[BEGIN EXCERPT PROVIDED]

Pumpking Emeritus for Perl 5.4 and Parrot

Journal of chip (65)

Sunday June 12, 2005
07:21 AM

Hackathon Day 1: Report

[ #25158 ]
APW was great. I talked about the Parrot project, and its goals and priorities. Please read it, either the OpenOffice version or the PDF export version.

Yesterday was the first day of the post-APW hackathon, and it was quite a day ... it started off with heavy design discussion and ended with me wandering around in a daze. Not that that's unusual, really.

Variable-length register frames were an early topic. Register spillage is inevitable when you have a limited number of registers in your machine. However ... and work with me on this ... Parrot is a virtual machine. We don't have a limited number of registers, unless we want to, and I'm pretty sure we don't.

PIR users will never notice the difference when register frames go all variable, since $P pseudo-registers were always infinite anyway. But things should get faster, and solving the problems of register allocation should be somewhat easier.

This is not a big deal to change, BTW. We even worked out how the JIT can handle it without loss of efficiency. Grabbing variable-sized hunks of memory is also basically a solved problem, what with, you know, strings and all.

(BTW, we have a new rule: PIR should be relatively stable, but it's OK to change pasm at any time, because humans should never write it. And fortunately it's not against the law to abuse silicon-based life forms.)

Calling conventions were the next topic. We'll have more specifics soon, but one thing Leo and I agree on is that the current convention is unnecessarily complex and an excessive burden on coders targeting Parrot. We're looking at abstracting it away from users so that all you have to write is "here are the arguments for the call I'm about to make" and "please put my incoming arguments in these registers".

[END EXCERPT PROVIDED]
[BEGIN RECORDED DATA]

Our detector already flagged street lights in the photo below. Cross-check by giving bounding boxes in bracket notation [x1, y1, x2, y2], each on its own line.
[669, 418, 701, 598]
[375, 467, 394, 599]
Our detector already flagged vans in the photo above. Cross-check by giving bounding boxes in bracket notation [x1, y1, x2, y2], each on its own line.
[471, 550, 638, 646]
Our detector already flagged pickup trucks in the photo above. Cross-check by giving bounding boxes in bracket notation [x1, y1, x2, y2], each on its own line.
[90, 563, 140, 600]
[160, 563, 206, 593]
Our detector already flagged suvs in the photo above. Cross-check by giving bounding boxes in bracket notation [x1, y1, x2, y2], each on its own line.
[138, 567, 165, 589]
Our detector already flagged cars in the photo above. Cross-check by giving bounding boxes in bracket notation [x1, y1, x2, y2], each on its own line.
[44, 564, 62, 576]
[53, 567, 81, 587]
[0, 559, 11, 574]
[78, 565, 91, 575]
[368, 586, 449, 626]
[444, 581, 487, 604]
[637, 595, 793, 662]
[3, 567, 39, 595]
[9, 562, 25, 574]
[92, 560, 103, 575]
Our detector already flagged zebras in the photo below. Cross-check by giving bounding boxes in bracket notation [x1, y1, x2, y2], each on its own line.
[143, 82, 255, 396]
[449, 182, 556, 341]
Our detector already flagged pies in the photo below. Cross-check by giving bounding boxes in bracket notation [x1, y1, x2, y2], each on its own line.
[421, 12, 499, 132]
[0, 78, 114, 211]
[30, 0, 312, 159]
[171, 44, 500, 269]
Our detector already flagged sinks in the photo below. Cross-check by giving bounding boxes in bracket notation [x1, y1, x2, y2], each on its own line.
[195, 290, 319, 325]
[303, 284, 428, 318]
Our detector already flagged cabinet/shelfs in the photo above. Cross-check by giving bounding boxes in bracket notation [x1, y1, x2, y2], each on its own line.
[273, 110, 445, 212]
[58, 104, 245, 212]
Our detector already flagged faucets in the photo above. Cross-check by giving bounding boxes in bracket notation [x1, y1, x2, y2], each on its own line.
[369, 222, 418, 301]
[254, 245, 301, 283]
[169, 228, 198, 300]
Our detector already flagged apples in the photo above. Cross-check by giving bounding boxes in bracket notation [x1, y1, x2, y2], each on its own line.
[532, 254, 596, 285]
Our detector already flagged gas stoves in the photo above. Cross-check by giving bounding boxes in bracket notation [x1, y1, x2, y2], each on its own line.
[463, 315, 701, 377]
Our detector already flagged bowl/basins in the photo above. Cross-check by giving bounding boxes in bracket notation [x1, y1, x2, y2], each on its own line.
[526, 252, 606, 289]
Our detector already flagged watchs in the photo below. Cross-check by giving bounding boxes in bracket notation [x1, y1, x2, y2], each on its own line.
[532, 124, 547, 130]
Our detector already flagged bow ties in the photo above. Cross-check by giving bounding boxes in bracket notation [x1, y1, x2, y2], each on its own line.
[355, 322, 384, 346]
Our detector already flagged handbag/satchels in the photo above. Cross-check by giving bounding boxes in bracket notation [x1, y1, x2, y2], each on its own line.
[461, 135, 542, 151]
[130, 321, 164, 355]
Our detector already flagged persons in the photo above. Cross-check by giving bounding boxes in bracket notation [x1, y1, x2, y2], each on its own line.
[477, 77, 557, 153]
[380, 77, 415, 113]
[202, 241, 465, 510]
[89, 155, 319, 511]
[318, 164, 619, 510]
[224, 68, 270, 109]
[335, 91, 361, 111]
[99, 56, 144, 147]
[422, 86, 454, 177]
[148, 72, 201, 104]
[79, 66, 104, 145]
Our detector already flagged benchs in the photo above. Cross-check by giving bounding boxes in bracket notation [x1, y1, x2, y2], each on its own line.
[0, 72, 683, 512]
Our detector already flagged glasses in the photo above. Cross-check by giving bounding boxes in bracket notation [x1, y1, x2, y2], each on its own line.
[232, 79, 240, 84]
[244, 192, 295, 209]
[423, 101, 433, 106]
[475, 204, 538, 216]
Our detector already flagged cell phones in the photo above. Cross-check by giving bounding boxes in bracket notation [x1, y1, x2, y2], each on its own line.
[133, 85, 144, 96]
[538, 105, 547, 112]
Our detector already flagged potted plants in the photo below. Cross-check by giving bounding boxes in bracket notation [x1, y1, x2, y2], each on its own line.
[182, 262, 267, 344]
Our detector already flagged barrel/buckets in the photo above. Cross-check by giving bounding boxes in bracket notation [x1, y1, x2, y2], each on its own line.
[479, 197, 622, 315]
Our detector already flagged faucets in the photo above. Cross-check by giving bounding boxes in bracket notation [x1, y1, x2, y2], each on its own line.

[END RECORDED DATA]

- EXERCISE PROMPT
Copy the hackathon journal entry word for word, in full.

- EXERCISE RESPONSE
Pumpking Emeritus for Perl 5.4 and Parrot

Journal of chip (65)

Sunday June 12, 2005
07:21 AM

Hackathon Day 1: Report

[ #25158 ]
APW was great. I talked about the Parrot project, and its goals and priorities. Please read it, either the OpenOffice version or the PDF export version.

Yesterday was the first day of the post-APW hackathon, and it was quite a day ... it started off with heavy design discussion and ended with me wandering around in a daze. Not that that's unusual, really.

Variable-length register frames were an early topic. Register spillage is inevitable when you have a limited number of registers in your machine. However ... and work with me on this ... Parrot is a virtual machine. We don't have a limited number of registers, unless we want to, and I'm pretty sure we don't.

PIR users will never notice the difference when register frames go all variable, since $P pseudo-registers were always infinite anyway. But things should get faster, and solving the problems of register allocation should be somewhat easier.

This is not a big deal to change, BTW. We even worked out how the JIT can handle it without loss of efficiency. Grabbing variable-sized hunks of memory is also basically a solved problem, what with, you know, strings and all.

(BTW, we have a new rule: PIR should be relatively stable, but it's OK to change pasm at any time, because humans should never write it. And fortunately it's not against the law to abuse silicon-based life forms.)

Calling conventions were the next topic. We'll have more specifics soon, but one thing Leo and I agree on is that the current convention is unnecessarily complex and an excessive burden on coders targeting Parrot. We're looking at abstracting it away from users so that all you have to write is "here are the arguments for the call I'm about to make" and "please put my incoming arguments in these registers".